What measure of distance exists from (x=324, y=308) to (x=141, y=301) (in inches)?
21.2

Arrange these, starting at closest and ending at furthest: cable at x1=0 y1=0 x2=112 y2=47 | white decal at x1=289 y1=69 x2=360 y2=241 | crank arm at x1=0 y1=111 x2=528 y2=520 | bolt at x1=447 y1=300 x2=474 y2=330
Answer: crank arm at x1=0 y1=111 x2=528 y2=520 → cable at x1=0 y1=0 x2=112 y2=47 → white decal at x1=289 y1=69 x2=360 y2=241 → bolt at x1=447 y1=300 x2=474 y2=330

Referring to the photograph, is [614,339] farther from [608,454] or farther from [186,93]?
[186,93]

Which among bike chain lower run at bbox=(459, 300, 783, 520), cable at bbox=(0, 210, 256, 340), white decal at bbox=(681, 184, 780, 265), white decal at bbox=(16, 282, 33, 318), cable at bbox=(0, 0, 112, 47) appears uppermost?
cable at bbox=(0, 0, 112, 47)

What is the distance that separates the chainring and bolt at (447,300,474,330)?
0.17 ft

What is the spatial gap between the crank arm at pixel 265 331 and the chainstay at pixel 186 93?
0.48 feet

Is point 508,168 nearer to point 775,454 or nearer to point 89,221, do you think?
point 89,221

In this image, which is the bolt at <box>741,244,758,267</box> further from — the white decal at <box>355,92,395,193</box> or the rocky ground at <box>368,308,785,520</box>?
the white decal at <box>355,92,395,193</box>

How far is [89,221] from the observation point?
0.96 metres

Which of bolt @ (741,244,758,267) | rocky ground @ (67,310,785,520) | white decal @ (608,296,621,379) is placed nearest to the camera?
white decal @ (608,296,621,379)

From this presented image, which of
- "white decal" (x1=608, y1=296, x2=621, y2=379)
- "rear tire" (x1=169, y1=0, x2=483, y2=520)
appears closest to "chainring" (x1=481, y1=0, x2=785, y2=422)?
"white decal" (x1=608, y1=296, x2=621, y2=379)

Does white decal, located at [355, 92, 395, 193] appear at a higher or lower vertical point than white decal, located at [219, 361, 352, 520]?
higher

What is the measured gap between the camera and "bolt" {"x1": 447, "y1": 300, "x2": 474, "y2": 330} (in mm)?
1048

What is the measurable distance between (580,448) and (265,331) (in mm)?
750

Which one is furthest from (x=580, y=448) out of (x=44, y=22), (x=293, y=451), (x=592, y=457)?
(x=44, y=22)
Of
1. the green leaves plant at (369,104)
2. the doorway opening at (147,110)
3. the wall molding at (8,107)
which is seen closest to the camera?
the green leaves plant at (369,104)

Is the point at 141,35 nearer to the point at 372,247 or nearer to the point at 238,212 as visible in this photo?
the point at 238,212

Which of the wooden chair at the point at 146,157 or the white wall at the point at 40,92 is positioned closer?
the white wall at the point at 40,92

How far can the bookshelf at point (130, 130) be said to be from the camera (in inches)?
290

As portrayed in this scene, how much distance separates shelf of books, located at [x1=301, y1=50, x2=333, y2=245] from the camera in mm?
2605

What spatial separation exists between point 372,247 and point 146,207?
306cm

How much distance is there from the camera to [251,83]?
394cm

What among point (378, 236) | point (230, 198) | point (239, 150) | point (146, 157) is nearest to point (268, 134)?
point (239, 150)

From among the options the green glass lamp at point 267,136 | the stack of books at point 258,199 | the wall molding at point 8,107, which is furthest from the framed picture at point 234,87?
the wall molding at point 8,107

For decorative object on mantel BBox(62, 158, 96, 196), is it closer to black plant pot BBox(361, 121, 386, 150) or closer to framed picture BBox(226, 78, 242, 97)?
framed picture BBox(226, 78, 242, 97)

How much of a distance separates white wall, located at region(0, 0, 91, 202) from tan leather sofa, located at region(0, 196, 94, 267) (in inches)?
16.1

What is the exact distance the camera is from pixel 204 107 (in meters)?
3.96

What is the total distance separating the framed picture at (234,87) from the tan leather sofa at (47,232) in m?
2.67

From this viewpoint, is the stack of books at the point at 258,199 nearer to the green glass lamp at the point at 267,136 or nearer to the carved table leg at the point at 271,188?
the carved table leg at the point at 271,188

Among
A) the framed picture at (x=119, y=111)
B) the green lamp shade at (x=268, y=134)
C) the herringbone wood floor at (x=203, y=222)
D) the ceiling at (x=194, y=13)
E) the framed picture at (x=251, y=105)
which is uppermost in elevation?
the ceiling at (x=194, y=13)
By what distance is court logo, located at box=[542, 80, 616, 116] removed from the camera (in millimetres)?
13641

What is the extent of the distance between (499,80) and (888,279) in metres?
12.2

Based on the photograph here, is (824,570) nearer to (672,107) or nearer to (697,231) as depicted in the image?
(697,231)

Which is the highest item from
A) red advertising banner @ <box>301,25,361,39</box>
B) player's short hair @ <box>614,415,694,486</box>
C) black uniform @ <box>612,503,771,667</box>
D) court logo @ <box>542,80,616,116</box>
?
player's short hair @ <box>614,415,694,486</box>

--------------------

(PROBLEM DETAILS)
Write out the lines above word for word, beginning with the very first one and stopping after the line that contains "0.96 metres".

(WORKED SOLUTION)
What measure of distance exists from (x=324, y=308) to (x=141, y=301) (in inches)?
21.2

Arrange these, starting at closest and ending at furthest: cable at x1=0 y1=0 x2=112 y2=47 | white decal at x1=289 y1=69 x2=360 y2=241 | crank arm at x1=0 y1=111 x2=528 y2=520 | bolt at x1=447 y1=300 x2=474 y2=330
Answer: crank arm at x1=0 y1=111 x2=528 y2=520 → cable at x1=0 y1=0 x2=112 y2=47 → white decal at x1=289 y1=69 x2=360 y2=241 → bolt at x1=447 y1=300 x2=474 y2=330

Referring to the photograph, is [614,339] farther from [608,454] or farther from [186,93]?
[186,93]

Which among bike chain lower run at bbox=(459, 300, 783, 520), cable at bbox=(0, 210, 256, 340), white decal at bbox=(681, 184, 780, 265), white decal at bbox=(16, 282, 33, 318), cable at bbox=(0, 0, 112, 47) appears uppermost?
cable at bbox=(0, 0, 112, 47)

What is the distance that separates the chainring and bolt at (447,300,474,330)?
0.17 ft

What is the spatial gap between the crank arm at pixel 265 331 and the chainstay at pixel 186 93?
0.48 feet

Is point 508,168 nearer to point 775,454 or nearer to point 89,221, do you think?
point 89,221

In this image, which is the bolt at <box>741,244,758,267</box> further from — the white decal at <box>355,92,395,193</box> or the rocky ground at <box>368,308,785,520</box>?
the white decal at <box>355,92,395,193</box>

How far is [89,221] from the observation point?
0.96 metres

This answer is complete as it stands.